Tuesday, April 16, 2013

Single Handed Part 1

I know that with everything I write I sometimes ruffle a few feathers. I think criticism, and the ability to use criticism to make your work better, is the sign of an excellent writer. That being the case, I'm going to take things one step further and put a piece up that I've been working on for a while. This is actually part two of a four part project that I'm putting together. So any comments, critiques or criticisms are appreciated. So, without further ado, this is "Single Handed"

Single Handed: A Noir Mythology

With a shout of panic I fell out of bed, limbs tangled in the comforter, and crashed onto the tiled floor. Eyes streaming in pain, I glared up at the ceiling, trying to divine some hidden meaning in the cracks, which stubbornly refused to give any answers.

Looking up at the clock on the side of the bed, I groaned as I saw that it was only 4:22 AM. The bank wouldn’t be open for several hours, and after the dreams I’d just thrashed out of, I wasn’t eager to go back to sleep. Grumbling at the bed, my sore wrist, and the general unfairness of the universe, I disentangled myself from the covers and threw them back on the bed.

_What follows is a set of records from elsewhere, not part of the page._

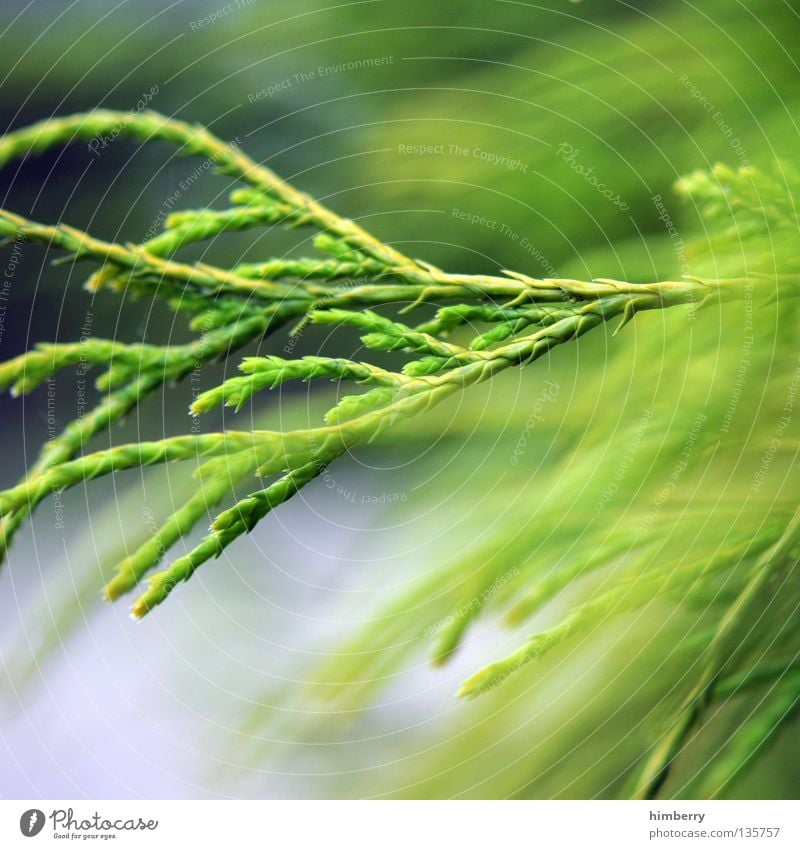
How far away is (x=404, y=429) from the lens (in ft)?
1.86

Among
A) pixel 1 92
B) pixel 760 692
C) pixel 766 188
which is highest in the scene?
pixel 1 92

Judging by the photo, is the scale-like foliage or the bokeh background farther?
the bokeh background

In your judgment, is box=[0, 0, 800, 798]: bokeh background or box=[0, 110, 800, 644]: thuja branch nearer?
box=[0, 110, 800, 644]: thuja branch

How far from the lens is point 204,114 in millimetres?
604

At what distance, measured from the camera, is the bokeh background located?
0.53m

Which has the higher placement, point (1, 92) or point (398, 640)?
point (1, 92)

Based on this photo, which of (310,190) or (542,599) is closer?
(542,599)

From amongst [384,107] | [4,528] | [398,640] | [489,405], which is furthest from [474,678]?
[384,107]

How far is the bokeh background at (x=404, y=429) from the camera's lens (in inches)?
21.0

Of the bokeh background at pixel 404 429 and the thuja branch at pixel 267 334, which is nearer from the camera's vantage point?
the thuja branch at pixel 267 334

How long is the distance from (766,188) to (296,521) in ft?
1.37

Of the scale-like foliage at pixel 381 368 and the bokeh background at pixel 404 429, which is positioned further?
the bokeh background at pixel 404 429

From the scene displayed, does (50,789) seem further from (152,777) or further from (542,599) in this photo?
(542,599)

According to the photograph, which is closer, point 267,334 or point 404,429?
point 267,334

The apartment I was living in at the moment was a small efficiency. All of it was one room: living room, bedroom, and kitchen. The only other room in the apartment was a bathroom the size of a urinal cubicle, and made me feel claustrophobic just thinking about going in there. It was a piece of shit, in a bad part of town, but it had two things going for it. It was right next to a bank and grocery store, and it was cheap enough that I didn’t go broke on rent with my retirement check.

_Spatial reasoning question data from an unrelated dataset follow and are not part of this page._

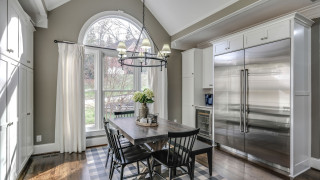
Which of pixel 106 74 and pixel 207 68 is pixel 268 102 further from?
pixel 106 74

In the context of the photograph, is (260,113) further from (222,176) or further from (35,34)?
(35,34)

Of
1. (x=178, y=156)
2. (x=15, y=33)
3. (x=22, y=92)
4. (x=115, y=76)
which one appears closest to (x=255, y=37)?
(x=178, y=156)

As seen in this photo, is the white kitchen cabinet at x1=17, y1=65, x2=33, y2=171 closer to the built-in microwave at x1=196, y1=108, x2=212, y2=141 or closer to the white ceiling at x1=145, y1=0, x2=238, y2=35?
the white ceiling at x1=145, y1=0, x2=238, y2=35

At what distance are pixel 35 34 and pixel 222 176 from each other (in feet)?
14.4

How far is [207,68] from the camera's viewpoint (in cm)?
471

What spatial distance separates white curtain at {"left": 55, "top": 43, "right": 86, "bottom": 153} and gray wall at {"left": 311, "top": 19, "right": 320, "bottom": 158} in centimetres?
444

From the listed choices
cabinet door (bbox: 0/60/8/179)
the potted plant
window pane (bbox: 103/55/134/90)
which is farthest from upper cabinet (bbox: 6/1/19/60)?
window pane (bbox: 103/55/134/90)

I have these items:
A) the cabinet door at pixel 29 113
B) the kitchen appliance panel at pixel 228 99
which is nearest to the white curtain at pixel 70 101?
the cabinet door at pixel 29 113

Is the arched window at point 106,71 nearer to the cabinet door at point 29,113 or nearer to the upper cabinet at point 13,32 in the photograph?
the cabinet door at point 29,113

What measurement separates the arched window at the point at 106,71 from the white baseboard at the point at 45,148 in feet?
2.49

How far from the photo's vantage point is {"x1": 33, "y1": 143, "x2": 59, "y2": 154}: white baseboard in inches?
141

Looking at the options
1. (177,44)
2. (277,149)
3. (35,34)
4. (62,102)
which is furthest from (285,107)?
(35,34)

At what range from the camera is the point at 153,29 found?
4.98 metres

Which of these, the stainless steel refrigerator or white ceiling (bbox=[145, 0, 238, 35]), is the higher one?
white ceiling (bbox=[145, 0, 238, 35])
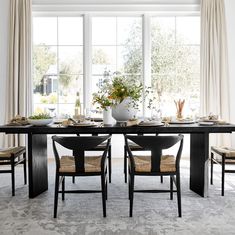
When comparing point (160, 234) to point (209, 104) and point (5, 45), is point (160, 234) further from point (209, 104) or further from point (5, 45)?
point (5, 45)

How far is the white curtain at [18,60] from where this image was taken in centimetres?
586

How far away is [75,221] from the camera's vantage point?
10.5ft

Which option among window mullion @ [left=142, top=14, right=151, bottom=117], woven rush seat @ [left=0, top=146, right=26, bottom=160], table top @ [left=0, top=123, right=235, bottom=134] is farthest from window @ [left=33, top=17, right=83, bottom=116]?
table top @ [left=0, top=123, right=235, bottom=134]

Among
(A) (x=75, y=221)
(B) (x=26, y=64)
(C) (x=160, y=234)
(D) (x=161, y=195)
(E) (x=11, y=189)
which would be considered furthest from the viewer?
(B) (x=26, y=64)

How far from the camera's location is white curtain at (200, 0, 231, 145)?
5902mm

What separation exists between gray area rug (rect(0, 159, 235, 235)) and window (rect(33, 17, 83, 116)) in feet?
7.16

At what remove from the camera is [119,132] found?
3.64 meters

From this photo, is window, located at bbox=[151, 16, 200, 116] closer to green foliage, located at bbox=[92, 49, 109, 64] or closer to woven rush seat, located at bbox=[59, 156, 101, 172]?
green foliage, located at bbox=[92, 49, 109, 64]

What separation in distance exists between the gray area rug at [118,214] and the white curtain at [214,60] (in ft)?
6.11

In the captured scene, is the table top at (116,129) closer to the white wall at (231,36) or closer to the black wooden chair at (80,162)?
the black wooden chair at (80,162)

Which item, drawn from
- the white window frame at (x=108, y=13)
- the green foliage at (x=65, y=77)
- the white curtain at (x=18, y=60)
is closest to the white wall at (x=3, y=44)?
the white curtain at (x=18, y=60)

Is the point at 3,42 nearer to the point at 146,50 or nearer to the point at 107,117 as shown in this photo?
the point at 146,50

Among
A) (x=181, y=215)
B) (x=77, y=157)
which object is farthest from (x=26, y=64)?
(x=181, y=215)

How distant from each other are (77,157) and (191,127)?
4.03 ft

I walked across the room to the kitchen and turned the coffee maker on. Refried coffee grounds bubbled in the maker and I swore when I went in today to cash my check I would get some fresh grounds.

I looked out the small, dirty picture window above the sink. Today was the kind of day Asgard saw so rarely: the snow was falling in gentle powdery drifts on the street with little wind to speak of. It almost made the hellhole look picturesque. It was the perfect weather for a quick stroll down the street and back.

The coffee machine let out a sad, almost despondent beep, and I was going over with a clean-ish mug from the rack when the answering machine across the room went off. The first thing I’d done when I’d retired was take the ringer out of the phone. I didn’t have any close friends who would drop by if I didn’t answer. I was reaching for the coffee pot when the voice came out of the machine and I stopped dead in my tracks.

“Hey Tyler, it’s the Chief…Chief Locke,” the voice paused, and I felt my hand grip down hard on the pots handle. Locke sounded like he always did, as if he were grinning from ear to ear at some private joke and I could just imagine the smug look on his pointed face.

“I’m calling to remind you that the Mayor is still trying to set up a time to deliver your commendation. He’s been very patient since your retirement, but he seems to think he’s waited long enough, and I’m beginning to agree. It’s time to get off your ass, stop lounging around, and accept thanks for all your hard work. Call me back, you know the number.” There was a genial laugh, and the line went dead with another sad beep.

It was the last beep the answering machine ever made. With a shout, I twisted around, throwing the coffee pot. It spun in the air, flinging sludge-like coffee around the room, making angry little Rorschach inkblots on the floor and accumulated clothes. With a blast of coffee, the pot hit the answering machine and exploded in a million pieces.

I glared across the room at the mess for a few minutes before slamming my arm down on the counter, bruising my already sore wrist, and cursed bitterly.